Mas use esse papo de que você é especial, aguarde ansiosamente que ela lhe trate como sua adorada mãe lhe trataria, e todos nós sabemos que seu rabo gordo será o próximo á entrar na fila do psiquiatra.

Lembro do personagem Comediante, de 'Watchmen'. Um leitor incauto pode achar que esse anti-herói é um vilão sádico que merece morrer, mas quem conhece mais á fundo essa maravilhosa HQ sabe que Comediante nada mais é do que um cara que foi á guerra do Vietnã, viu que o mundo em vários momentos era um puta circo cheio de coisas erradas e ao ter contato com o sofrimento extremo, ficou tão deprimido e desencantado que passou á encarar TUDO como uma piada de mau gosto, não levando nada a sério - nem mesmo os valores morais e de certo e errado. Por isso o apelido de 'comediante' e o famoso broche de "Sorria".

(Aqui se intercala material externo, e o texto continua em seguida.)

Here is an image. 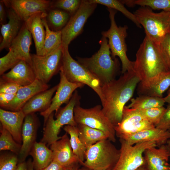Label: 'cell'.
Returning a JSON list of instances; mask_svg holds the SVG:
<instances>
[{"instance_id": "6da1fadb", "label": "cell", "mask_w": 170, "mask_h": 170, "mask_svg": "<svg viewBox=\"0 0 170 170\" xmlns=\"http://www.w3.org/2000/svg\"><path fill=\"white\" fill-rule=\"evenodd\" d=\"M140 82L132 70L101 86L102 110L114 127L121 121L124 108L131 99Z\"/></svg>"}, {"instance_id": "7a4b0ae2", "label": "cell", "mask_w": 170, "mask_h": 170, "mask_svg": "<svg viewBox=\"0 0 170 170\" xmlns=\"http://www.w3.org/2000/svg\"><path fill=\"white\" fill-rule=\"evenodd\" d=\"M136 57L133 70L140 80L139 88L148 86L162 75L170 72L159 45L146 35Z\"/></svg>"}, {"instance_id": "3957f363", "label": "cell", "mask_w": 170, "mask_h": 170, "mask_svg": "<svg viewBox=\"0 0 170 170\" xmlns=\"http://www.w3.org/2000/svg\"><path fill=\"white\" fill-rule=\"evenodd\" d=\"M98 51L89 58L77 57V61L99 81L101 86L115 79L119 67L117 58L111 56L107 39L102 36Z\"/></svg>"}, {"instance_id": "277c9868", "label": "cell", "mask_w": 170, "mask_h": 170, "mask_svg": "<svg viewBox=\"0 0 170 170\" xmlns=\"http://www.w3.org/2000/svg\"><path fill=\"white\" fill-rule=\"evenodd\" d=\"M133 14L144 27L145 35L157 44L170 33V12L155 13L148 7H141Z\"/></svg>"}, {"instance_id": "5b68a950", "label": "cell", "mask_w": 170, "mask_h": 170, "mask_svg": "<svg viewBox=\"0 0 170 170\" xmlns=\"http://www.w3.org/2000/svg\"><path fill=\"white\" fill-rule=\"evenodd\" d=\"M110 25L106 31H102L101 35L108 39L112 57L115 59L118 57L122 64V73L133 70L134 61H130L127 55V46L126 38L128 35V27L126 25L118 26L116 23L115 16L117 11L108 8Z\"/></svg>"}, {"instance_id": "8992f818", "label": "cell", "mask_w": 170, "mask_h": 170, "mask_svg": "<svg viewBox=\"0 0 170 170\" xmlns=\"http://www.w3.org/2000/svg\"><path fill=\"white\" fill-rule=\"evenodd\" d=\"M109 139L100 141L88 148L82 165L93 170H111L120 156L117 149Z\"/></svg>"}, {"instance_id": "52a82bcc", "label": "cell", "mask_w": 170, "mask_h": 170, "mask_svg": "<svg viewBox=\"0 0 170 170\" xmlns=\"http://www.w3.org/2000/svg\"><path fill=\"white\" fill-rule=\"evenodd\" d=\"M80 99V96L76 91L67 105L59 109L55 114V120L54 118L53 112L49 116L44 124L43 134L41 142L50 145L61 138L58 135L63 126H77L74 118V110L76 105L79 104Z\"/></svg>"}, {"instance_id": "ba28073f", "label": "cell", "mask_w": 170, "mask_h": 170, "mask_svg": "<svg viewBox=\"0 0 170 170\" xmlns=\"http://www.w3.org/2000/svg\"><path fill=\"white\" fill-rule=\"evenodd\" d=\"M60 69L70 82L81 83L92 88L100 99L102 97L99 81L87 68L74 59L71 55L68 48L63 47L62 65Z\"/></svg>"}, {"instance_id": "9c48e42d", "label": "cell", "mask_w": 170, "mask_h": 170, "mask_svg": "<svg viewBox=\"0 0 170 170\" xmlns=\"http://www.w3.org/2000/svg\"><path fill=\"white\" fill-rule=\"evenodd\" d=\"M102 109L100 105L85 109L78 104L74 110L75 120L77 125L83 124L104 132L109 140L115 142L116 136L114 126L104 114Z\"/></svg>"}, {"instance_id": "30bf717a", "label": "cell", "mask_w": 170, "mask_h": 170, "mask_svg": "<svg viewBox=\"0 0 170 170\" xmlns=\"http://www.w3.org/2000/svg\"><path fill=\"white\" fill-rule=\"evenodd\" d=\"M121 144L119 158L111 170H135L145 164L144 153L147 149L157 147L154 141L138 143L131 145L119 139Z\"/></svg>"}, {"instance_id": "8fae6325", "label": "cell", "mask_w": 170, "mask_h": 170, "mask_svg": "<svg viewBox=\"0 0 170 170\" xmlns=\"http://www.w3.org/2000/svg\"><path fill=\"white\" fill-rule=\"evenodd\" d=\"M63 47L43 56L31 54V66L36 78L47 84L53 76L60 71L62 65Z\"/></svg>"}, {"instance_id": "7c38bea8", "label": "cell", "mask_w": 170, "mask_h": 170, "mask_svg": "<svg viewBox=\"0 0 170 170\" xmlns=\"http://www.w3.org/2000/svg\"><path fill=\"white\" fill-rule=\"evenodd\" d=\"M97 4L88 0L82 1L77 11L70 17L66 26L61 30L62 46L68 48L71 42L83 31L88 18L93 13Z\"/></svg>"}, {"instance_id": "4fadbf2b", "label": "cell", "mask_w": 170, "mask_h": 170, "mask_svg": "<svg viewBox=\"0 0 170 170\" xmlns=\"http://www.w3.org/2000/svg\"><path fill=\"white\" fill-rule=\"evenodd\" d=\"M155 127L147 120L139 110L124 108L120 122L114 127L116 136L119 139L142 131Z\"/></svg>"}, {"instance_id": "5bb4252c", "label": "cell", "mask_w": 170, "mask_h": 170, "mask_svg": "<svg viewBox=\"0 0 170 170\" xmlns=\"http://www.w3.org/2000/svg\"><path fill=\"white\" fill-rule=\"evenodd\" d=\"M60 73V81L55 95L52 99L51 104L47 110L40 112V115L44 118V124L52 113L55 111L56 114L62 105L69 102L73 93L77 88L83 87L84 85L81 83H72L69 81L61 69Z\"/></svg>"}, {"instance_id": "9a60e30c", "label": "cell", "mask_w": 170, "mask_h": 170, "mask_svg": "<svg viewBox=\"0 0 170 170\" xmlns=\"http://www.w3.org/2000/svg\"><path fill=\"white\" fill-rule=\"evenodd\" d=\"M4 5L13 10L24 22L34 14L47 13L52 8L53 2L46 0H3Z\"/></svg>"}, {"instance_id": "2e32d148", "label": "cell", "mask_w": 170, "mask_h": 170, "mask_svg": "<svg viewBox=\"0 0 170 170\" xmlns=\"http://www.w3.org/2000/svg\"><path fill=\"white\" fill-rule=\"evenodd\" d=\"M39 121L34 113L26 116L22 129V143L18 155L19 163L25 161L33 145L35 143Z\"/></svg>"}, {"instance_id": "e0dca14e", "label": "cell", "mask_w": 170, "mask_h": 170, "mask_svg": "<svg viewBox=\"0 0 170 170\" xmlns=\"http://www.w3.org/2000/svg\"><path fill=\"white\" fill-rule=\"evenodd\" d=\"M48 87L47 84L36 79L31 84L21 86L16 94L14 99L1 108L12 111L20 110L26 104L33 96L47 90Z\"/></svg>"}, {"instance_id": "ac0fdd59", "label": "cell", "mask_w": 170, "mask_h": 170, "mask_svg": "<svg viewBox=\"0 0 170 170\" xmlns=\"http://www.w3.org/2000/svg\"><path fill=\"white\" fill-rule=\"evenodd\" d=\"M50 146L53 153V161L62 166L66 167L75 163H79L77 157L73 152L67 133Z\"/></svg>"}, {"instance_id": "d6986e66", "label": "cell", "mask_w": 170, "mask_h": 170, "mask_svg": "<svg viewBox=\"0 0 170 170\" xmlns=\"http://www.w3.org/2000/svg\"><path fill=\"white\" fill-rule=\"evenodd\" d=\"M150 147L144 153L146 170H169V150L166 145Z\"/></svg>"}, {"instance_id": "ffe728a7", "label": "cell", "mask_w": 170, "mask_h": 170, "mask_svg": "<svg viewBox=\"0 0 170 170\" xmlns=\"http://www.w3.org/2000/svg\"><path fill=\"white\" fill-rule=\"evenodd\" d=\"M25 116L21 110L12 111L0 109L1 126L8 131L14 140L20 144L22 143V129Z\"/></svg>"}, {"instance_id": "44dd1931", "label": "cell", "mask_w": 170, "mask_h": 170, "mask_svg": "<svg viewBox=\"0 0 170 170\" xmlns=\"http://www.w3.org/2000/svg\"><path fill=\"white\" fill-rule=\"evenodd\" d=\"M36 77L31 66L26 61L21 60L8 72L1 76L0 79L13 82L21 86L33 83Z\"/></svg>"}, {"instance_id": "7402d4cb", "label": "cell", "mask_w": 170, "mask_h": 170, "mask_svg": "<svg viewBox=\"0 0 170 170\" xmlns=\"http://www.w3.org/2000/svg\"><path fill=\"white\" fill-rule=\"evenodd\" d=\"M170 138V132L155 128L144 130L138 133L124 136L121 138L131 145L138 143L155 142L157 146L165 144Z\"/></svg>"}, {"instance_id": "603a6c76", "label": "cell", "mask_w": 170, "mask_h": 170, "mask_svg": "<svg viewBox=\"0 0 170 170\" xmlns=\"http://www.w3.org/2000/svg\"><path fill=\"white\" fill-rule=\"evenodd\" d=\"M9 19L8 23L1 24V33L2 40L0 44V50L9 48L13 41L19 33L24 22L11 8L8 12Z\"/></svg>"}, {"instance_id": "cb8c5ba5", "label": "cell", "mask_w": 170, "mask_h": 170, "mask_svg": "<svg viewBox=\"0 0 170 170\" xmlns=\"http://www.w3.org/2000/svg\"><path fill=\"white\" fill-rule=\"evenodd\" d=\"M32 37L24 23L9 48L18 59L26 61L31 65V60L30 50L32 44Z\"/></svg>"}, {"instance_id": "d4e9b609", "label": "cell", "mask_w": 170, "mask_h": 170, "mask_svg": "<svg viewBox=\"0 0 170 170\" xmlns=\"http://www.w3.org/2000/svg\"><path fill=\"white\" fill-rule=\"evenodd\" d=\"M47 15V13L38 12L32 15L24 22L31 34L35 43L36 54L38 55H41L46 35L42 19Z\"/></svg>"}, {"instance_id": "484cf974", "label": "cell", "mask_w": 170, "mask_h": 170, "mask_svg": "<svg viewBox=\"0 0 170 170\" xmlns=\"http://www.w3.org/2000/svg\"><path fill=\"white\" fill-rule=\"evenodd\" d=\"M58 85L33 96L24 105L21 110L26 116L37 111H44L50 106L52 96Z\"/></svg>"}, {"instance_id": "4316f807", "label": "cell", "mask_w": 170, "mask_h": 170, "mask_svg": "<svg viewBox=\"0 0 170 170\" xmlns=\"http://www.w3.org/2000/svg\"><path fill=\"white\" fill-rule=\"evenodd\" d=\"M29 155L32 156L34 170H41L48 166L53 161L52 151L41 142H36Z\"/></svg>"}, {"instance_id": "83f0119b", "label": "cell", "mask_w": 170, "mask_h": 170, "mask_svg": "<svg viewBox=\"0 0 170 170\" xmlns=\"http://www.w3.org/2000/svg\"><path fill=\"white\" fill-rule=\"evenodd\" d=\"M170 87V72L160 76L148 86L138 88L140 95H144L163 98V94Z\"/></svg>"}, {"instance_id": "f1b7e54d", "label": "cell", "mask_w": 170, "mask_h": 170, "mask_svg": "<svg viewBox=\"0 0 170 170\" xmlns=\"http://www.w3.org/2000/svg\"><path fill=\"white\" fill-rule=\"evenodd\" d=\"M46 16L42 19L45 30L46 35L41 56L48 54L62 46L61 31L51 30L48 24Z\"/></svg>"}, {"instance_id": "f546056e", "label": "cell", "mask_w": 170, "mask_h": 170, "mask_svg": "<svg viewBox=\"0 0 170 170\" xmlns=\"http://www.w3.org/2000/svg\"><path fill=\"white\" fill-rule=\"evenodd\" d=\"M77 127L79 137L87 149L100 141L108 139L107 135L100 130L82 124Z\"/></svg>"}, {"instance_id": "4dcf8cb0", "label": "cell", "mask_w": 170, "mask_h": 170, "mask_svg": "<svg viewBox=\"0 0 170 170\" xmlns=\"http://www.w3.org/2000/svg\"><path fill=\"white\" fill-rule=\"evenodd\" d=\"M63 129L70 136V142L73 152L77 157L80 164L82 165L85 159L86 148L83 144L79 136L77 126L66 125Z\"/></svg>"}, {"instance_id": "1f68e13d", "label": "cell", "mask_w": 170, "mask_h": 170, "mask_svg": "<svg viewBox=\"0 0 170 170\" xmlns=\"http://www.w3.org/2000/svg\"><path fill=\"white\" fill-rule=\"evenodd\" d=\"M130 101V103L127 106L139 110L163 106L165 103L163 98L144 95H139L136 98H131Z\"/></svg>"}, {"instance_id": "d6a6232c", "label": "cell", "mask_w": 170, "mask_h": 170, "mask_svg": "<svg viewBox=\"0 0 170 170\" xmlns=\"http://www.w3.org/2000/svg\"><path fill=\"white\" fill-rule=\"evenodd\" d=\"M71 15L68 12L58 8H52L47 13V19L54 31H61L66 26Z\"/></svg>"}, {"instance_id": "836d02e7", "label": "cell", "mask_w": 170, "mask_h": 170, "mask_svg": "<svg viewBox=\"0 0 170 170\" xmlns=\"http://www.w3.org/2000/svg\"><path fill=\"white\" fill-rule=\"evenodd\" d=\"M122 2L128 7L138 5L153 10L170 12V0H123Z\"/></svg>"}, {"instance_id": "e575fe53", "label": "cell", "mask_w": 170, "mask_h": 170, "mask_svg": "<svg viewBox=\"0 0 170 170\" xmlns=\"http://www.w3.org/2000/svg\"><path fill=\"white\" fill-rule=\"evenodd\" d=\"M91 3L104 5L107 8H112L121 12L125 16L129 19L139 28H141V26L138 21L134 14L128 11L125 7L121 0H88Z\"/></svg>"}, {"instance_id": "d590c367", "label": "cell", "mask_w": 170, "mask_h": 170, "mask_svg": "<svg viewBox=\"0 0 170 170\" xmlns=\"http://www.w3.org/2000/svg\"><path fill=\"white\" fill-rule=\"evenodd\" d=\"M0 150H9L18 155L21 144L17 143L10 133L1 126L0 127Z\"/></svg>"}, {"instance_id": "8d00e7d4", "label": "cell", "mask_w": 170, "mask_h": 170, "mask_svg": "<svg viewBox=\"0 0 170 170\" xmlns=\"http://www.w3.org/2000/svg\"><path fill=\"white\" fill-rule=\"evenodd\" d=\"M80 0H59L53 2L52 8L64 10L71 15L78 10L82 2Z\"/></svg>"}, {"instance_id": "74e56055", "label": "cell", "mask_w": 170, "mask_h": 170, "mask_svg": "<svg viewBox=\"0 0 170 170\" xmlns=\"http://www.w3.org/2000/svg\"><path fill=\"white\" fill-rule=\"evenodd\" d=\"M166 109L163 106L139 110L144 117L155 127L160 122Z\"/></svg>"}, {"instance_id": "f35d334b", "label": "cell", "mask_w": 170, "mask_h": 170, "mask_svg": "<svg viewBox=\"0 0 170 170\" xmlns=\"http://www.w3.org/2000/svg\"><path fill=\"white\" fill-rule=\"evenodd\" d=\"M19 160L18 155L13 153L1 154L0 170H17Z\"/></svg>"}, {"instance_id": "ab89813d", "label": "cell", "mask_w": 170, "mask_h": 170, "mask_svg": "<svg viewBox=\"0 0 170 170\" xmlns=\"http://www.w3.org/2000/svg\"><path fill=\"white\" fill-rule=\"evenodd\" d=\"M20 60L9 50L8 52L0 59V75H3L8 69H12Z\"/></svg>"}, {"instance_id": "60d3db41", "label": "cell", "mask_w": 170, "mask_h": 170, "mask_svg": "<svg viewBox=\"0 0 170 170\" xmlns=\"http://www.w3.org/2000/svg\"><path fill=\"white\" fill-rule=\"evenodd\" d=\"M159 48L170 71V33H168L159 45Z\"/></svg>"}, {"instance_id": "b9f144b4", "label": "cell", "mask_w": 170, "mask_h": 170, "mask_svg": "<svg viewBox=\"0 0 170 170\" xmlns=\"http://www.w3.org/2000/svg\"><path fill=\"white\" fill-rule=\"evenodd\" d=\"M21 87L16 83L0 79V93L16 94Z\"/></svg>"}, {"instance_id": "7bdbcfd3", "label": "cell", "mask_w": 170, "mask_h": 170, "mask_svg": "<svg viewBox=\"0 0 170 170\" xmlns=\"http://www.w3.org/2000/svg\"><path fill=\"white\" fill-rule=\"evenodd\" d=\"M155 127L164 131H167L170 128V105L166 108L160 122Z\"/></svg>"}, {"instance_id": "ee69618b", "label": "cell", "mask_w": 170, "mask_h": 170, "mask_svg": "<svg viewBox=\"0 0 170 170\" xmlns=\"http://www.w3.org/2000/svg\"><path fill=\"white\" fill-rule=\"evenodd\" d=\"M16 94L0 93V106L2 108L8 104L14 98Z\"/></svg>"}, {"instance_id": "f6af8a7d", "label": "cell", "mask_w": 170, "mask_h": 170, "mask_svg": "<svg viewBox=\"0 0 170 170\" xmlns=\"http://www.w3.org/2000/svg\"><path fill=\"white\" fill-rule=\"evenodd\" d=\"M65 167L53 161L48 166L41 170H65Z\"/></svg>"}, {"instance_id": "bcb514c9", "label": "cell", "mask_w": 170, "mask_h": 170, "mask_svg": "<svg viewBox=\"0 0 170 170\" xmlns=\"http://www.w3.org/2000/svg\"><path fill=\"white\" fill-rule=\"evenodd\" d=\"M4 3L3 0L0 1V22L1 24H4L5 20V11L4 8Z\"/></svg>"}, {"instance_id": "7dc6e473", "label": "cell", "mask_w": 170, "mask_h": 170, "mask_svg": "<svg viewBox=\"0 0 170 170\" xmlns=\"http://www.w3.org/2000/svg\"><path fill=\"white\" fill-rule=\"evenodd\" d=\"M17 170H27V162L25 161L19 163Z\"/></svg>"}, {"instance_id": "c3c4849f", "label": "cell", "mask_w": 170, "mask_h": 170, "mask_svg": "<svg viewBox=\"0 0 170 170\" xmlns=\"http://www.w3.org/2000/svg\"><path fill=\"white\" fill-rule=\"evenodd\" d=\"M79 163H75L65 167V170H78L79 168Z\"/></svg>"}, {"instance_id": "681fc988", "label": "cell", "mask_w": 170, "mask_h": 170, "mask_svg": "<svg viewBox=\"0 0 170 170\" xmlns=\"http://www.w3.org/2000/svg\"><path fill=\"white\" fill-rule=\"evenodd\" d=\"M163 99L165 103H167L170 105V88L168 89L167 95L163 98Z\"/></svg>"}, {"instance_id": "f907efd6", "label": "cell", "mask_w": 170, "mask_h": 170, "mask_svg": "<svg viewBox=\"0 0 170 170\" xmlns=\"http://www.w3.org/2000/svg\"><path fill=\"white\" fill-rule=\"evenodd\" d=\"M27 164V170H34L33 167L32 161L31 159H29L26 162Z\"/></svg>"}, {"instance_id": "816d5d0a", "label": "cell", "mask_w": 170, "mask_h": 170, "mask_svg": "<svg viewBox=\"0 0 170 170\" xmlns=\"http://www.w3.org/2000/svg\"><path fill=\"white\" fill-rule=\"evenodd\" d=\"M135 170H146L144 166H143L139 167Z\"/></svg>"}, {"instance_id": "f5cc1de1", "label": "cell", "mask_w": 170, "mask_h": 170, "mask_svg": "<svg viewBox=\"0 0 170 170\" xmlns=\"http://www.w3.org/2000/svg\"><path fill=\"white\" fill-rule=\"evenodd\" d=\"M166 144V145L168 149L170 150V138L167 141Z\"/></svg>"}, {"instance_id": "db71d44e", "label": "cell", "mask_w": 170, "mask_h": 170, "mask_svg": "<svg viewBox=\"0 0 170 170\" xmlns=\"http://www.w3.org/2000/svg\"><path fill=\"white\" fill-rule=\"evenodd\" d=\"M78 170H91V169L87 168L86 167H82L81 168H79L78 169Z\"/></svg>"}, {"instance_id": "11a10c76", "label": "cell", "mask_w": 170, "mask_h": 170, "mask_svg": "<svg viewBox=\"0 0 170 170\" xmlns=\"http://www.w3.org/2000/svg\"><path fill=\"white\" fill-rule=\"evenodd\" d=\"M169 156H170V150H169ZM169 170H170V167L169 168Z\"/></svg>"}, {"instance_id": "9f6ffc18", "label": "cell", "mask_w": 170, "mask_h": 170, "mask_svg": "<svg viewBox=\"0 0 170 170\" xmlns=\"http://www.w3.org/2000/svg\"><path fill=\"white\" fill-rule=\"evenodd\" d=\"M168 131L170 132V128H169Z\"/></svg>"}, {"instance_id": "6f0895ef", "label": "cell", "mask_w": 170, "mask_h": 170, "mask_svg": "<svg viewBox=\"0 0 170 170\" xmlns=\"http://www.w3.org/2000/svg\"></svg>"}]
</instances>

Exatamente o mesmo mundo aonde você fica putinho porque pisaram no seu pé no trem mas ignora que um transeunte (que poderia ser você) foi metralhado naquela mesma noite.

Não digo que eu vou sair atirando em pessoas nem que você deve se tornar um sacana.

Não, porra.

Apenas note a imensidão de tudo á sua volta, e o seu tamanho (e muitas vezes, a sua impotência) perante elas.Se a idade do mundo fosse medida num calendário de 365 dias, nossa passagem por ele seria resumida nos últimos 14 segundos do dia 31/12.

Sendo que este mundo está inserido num sistema solar com alguns planetas 20 vezes maiores do que o nosso.

E o nosso sistema está inserido numa galáxia com milhares de estrelas maiores do que nosso sistema inteiro.

E nossa galáxia está inserida num complexo de outras galáxias muito maiores.

E o complexo inserido numa intríseca rede de complexos.

Acredite em mim, quando ando nesta rua deserta e decadente e digo que eu, você, nossos problemas, não são porra nenhuma.

Pessoas podem achar esse discurso horroroso. Babaquice.

Experimente usá-lo na prática.

Nem mesmo o mal (e sua definição relativa) continuam á ter qualquer incentivo ou sentido quando você vive aqui, no hoje. Pois o ato (qualquer um) de violência, quando não traz um retorno imediato, se torna vago e perde qualquer prazer á quem o perpetra.

Espancar quem te roubou o celular ou arregaçou o seu carro pareceria maravilhoso enquanto ele implorasse pra você parar ou resistisse, ao mesmo tempo em que você estivesse espumando palavras de ódio e justiça moral até se acalmar.

Mas se ele simplesmente ficasse indiferente e apanhasse até a morte em silêncio, você se sentiria um monstro. Ou, no mínimo, o ato em si iria perder força com o tempo.

Por viver nessa cidade, de tiros e traficantes, lotações e concorrências, aprendi a ver no outro um adversário.

Quando tirei o valor supérfluo de tudo, o outro virou apenas o outro. Não desejo seu mal, suas coisas, sua derrota.

O que preciso está aqui. Se não está agora, pode estar algum dia, me esforçando e trabalhando nessa direção.

E então, andando nessa rua de putas (que não condeno), de traficantes (que servem a ilusão química pra quem já não sustenta a ilusão mental sozinho), de vazio urbano, mesmo aqui, num lugar tão destruído pelo tempo, eu sinto um ínfimo prazer existencial á cada passo dado. No sol que se põe, no vento que bate.

Cada dia, cada hora, cada segundo é como se fosse o último. Mas não há desespero, há apenas calma, gratidão e uma beleza em meio ao caos.

Deus não vive em templos. Deus não vive na rua das putas.

Deus vive em nós. E quão bom tem sido encontrá-lo.

Dobrei a esquina final e peguei o ônibus.

Outro dia igual pra muitos. Mas não pra mim.